How on earth is their data storage Ed 2 compliant when they’re storing unencrypted SSNs? Wtf
They have had that SSN field for a very, very long time, if I recall. May have even been in the initial release when Apple was the one who was making and selling Power School. Power School has been around for like 20+ years. In fact, you can still find some parts of Power School that still have the old glass bubble design that Apple was doing for their iMacs in the early aughts.
We could speculate all day, but I'm convinced that all these "compliance" standards are bull shit smoke and mirrors.
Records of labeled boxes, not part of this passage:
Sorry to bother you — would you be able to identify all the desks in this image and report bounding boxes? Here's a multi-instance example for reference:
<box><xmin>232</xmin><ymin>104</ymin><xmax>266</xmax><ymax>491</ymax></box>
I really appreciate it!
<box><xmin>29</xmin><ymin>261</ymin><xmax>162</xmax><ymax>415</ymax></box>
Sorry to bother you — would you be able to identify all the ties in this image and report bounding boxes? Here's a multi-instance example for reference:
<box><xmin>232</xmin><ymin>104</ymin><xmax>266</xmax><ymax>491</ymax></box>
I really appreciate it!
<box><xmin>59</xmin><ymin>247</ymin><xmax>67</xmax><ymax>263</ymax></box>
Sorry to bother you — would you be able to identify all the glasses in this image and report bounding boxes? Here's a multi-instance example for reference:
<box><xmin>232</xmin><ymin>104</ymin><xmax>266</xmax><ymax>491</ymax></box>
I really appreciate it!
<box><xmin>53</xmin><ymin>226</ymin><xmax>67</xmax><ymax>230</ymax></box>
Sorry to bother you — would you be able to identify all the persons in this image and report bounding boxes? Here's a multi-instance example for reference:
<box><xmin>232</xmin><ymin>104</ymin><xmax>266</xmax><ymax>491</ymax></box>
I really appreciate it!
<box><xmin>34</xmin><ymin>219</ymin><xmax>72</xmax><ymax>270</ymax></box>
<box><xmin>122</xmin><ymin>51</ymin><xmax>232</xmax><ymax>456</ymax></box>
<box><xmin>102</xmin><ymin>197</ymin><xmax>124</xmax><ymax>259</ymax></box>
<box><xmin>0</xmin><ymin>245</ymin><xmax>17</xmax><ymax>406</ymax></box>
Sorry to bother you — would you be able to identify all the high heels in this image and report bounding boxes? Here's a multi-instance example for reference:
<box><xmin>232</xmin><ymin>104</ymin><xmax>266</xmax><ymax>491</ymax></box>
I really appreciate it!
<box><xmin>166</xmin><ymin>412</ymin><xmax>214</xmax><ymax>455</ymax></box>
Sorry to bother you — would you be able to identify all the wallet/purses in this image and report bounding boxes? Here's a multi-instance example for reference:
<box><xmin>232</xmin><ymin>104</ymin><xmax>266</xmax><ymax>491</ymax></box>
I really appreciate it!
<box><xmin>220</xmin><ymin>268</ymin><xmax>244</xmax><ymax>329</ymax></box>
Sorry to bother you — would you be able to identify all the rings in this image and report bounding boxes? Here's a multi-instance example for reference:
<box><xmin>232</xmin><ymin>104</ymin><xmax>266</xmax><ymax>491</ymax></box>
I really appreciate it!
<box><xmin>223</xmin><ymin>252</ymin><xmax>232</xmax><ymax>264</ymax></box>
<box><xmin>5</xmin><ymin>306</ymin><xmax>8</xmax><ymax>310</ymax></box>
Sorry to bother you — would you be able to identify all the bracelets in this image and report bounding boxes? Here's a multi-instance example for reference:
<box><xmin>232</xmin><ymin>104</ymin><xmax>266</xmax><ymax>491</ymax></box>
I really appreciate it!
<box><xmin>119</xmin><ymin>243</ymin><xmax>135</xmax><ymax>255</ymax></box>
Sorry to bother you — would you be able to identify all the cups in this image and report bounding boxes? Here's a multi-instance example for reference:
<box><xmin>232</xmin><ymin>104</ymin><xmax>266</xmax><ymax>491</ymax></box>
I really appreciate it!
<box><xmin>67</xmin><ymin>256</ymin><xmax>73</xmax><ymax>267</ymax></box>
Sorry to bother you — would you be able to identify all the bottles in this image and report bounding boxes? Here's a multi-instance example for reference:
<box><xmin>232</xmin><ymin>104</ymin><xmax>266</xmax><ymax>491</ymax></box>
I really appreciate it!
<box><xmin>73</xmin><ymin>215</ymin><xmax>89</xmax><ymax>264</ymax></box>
States across the US have similar student data privacy rules in place, many of which require software to "pledge" that they do not do anything with your students' PII. Over the course of 2020 and beyond, because of lock-downs and remote schooling, and thus student's exposure to more online software, states have begun cracking down on what software can and cannot be used in districts. Often, these laws require a software vendor to sign an agreement that they will not collect, distribute, or store student PII. It's in the companies best interest to say they won't do that, but continue to do it anyway, since no one can scrutinize their codebase to see whether they're really complying or not.
Google, famously caught collecting data on students, specifically data-mining student email messages, says they do not use our data to train their large language models, but I think that's bullshit. There is no way to verify that this is true, and even if it wasn't true, they would simply say it was a "bug" or "glitch" and not the "intended" outcome. Which is precisely what Power School is saying about their customer support team having full unconsenting access to every instance both on-premise and in the cloud. It's clear to me that this was simply a move to ensure tasks we're being completed efficiently and "on time".
It's also not uncommon for software vendors to just whole cloth make up a sticker or seal that indicates their software is "fully secure" or what have you. Ashley Madison is a prime example of a site that had all kinds of graphics stating their site was "100%" secure. Even though, those graphics were made by their design team, and nothing was secure at all. I don't think the lesson Silicon Valley learns about getting caught with a fake "Official Nintendo Seal of Quality" is that they need to actually put in the work to secure their software. I think the lesson they learn is how to not get caught.
How can anyone know if a site is Ed 2 compliant if there isn't a group doing compliancy checks? From the NYSED website:
This is true in my state as well. We are at the mercy of the vendor's word. There is no way any district, even the largest district in the country, is going to gain the required access and have the necessary skill sets to truly verify these services and pieces of software comply with the law. The corporation signs the pledge, changes nothing, then scapegoats a contractor account when something goes wrong. It's never an intentioned skirting of the law, it's always some unintentional oops.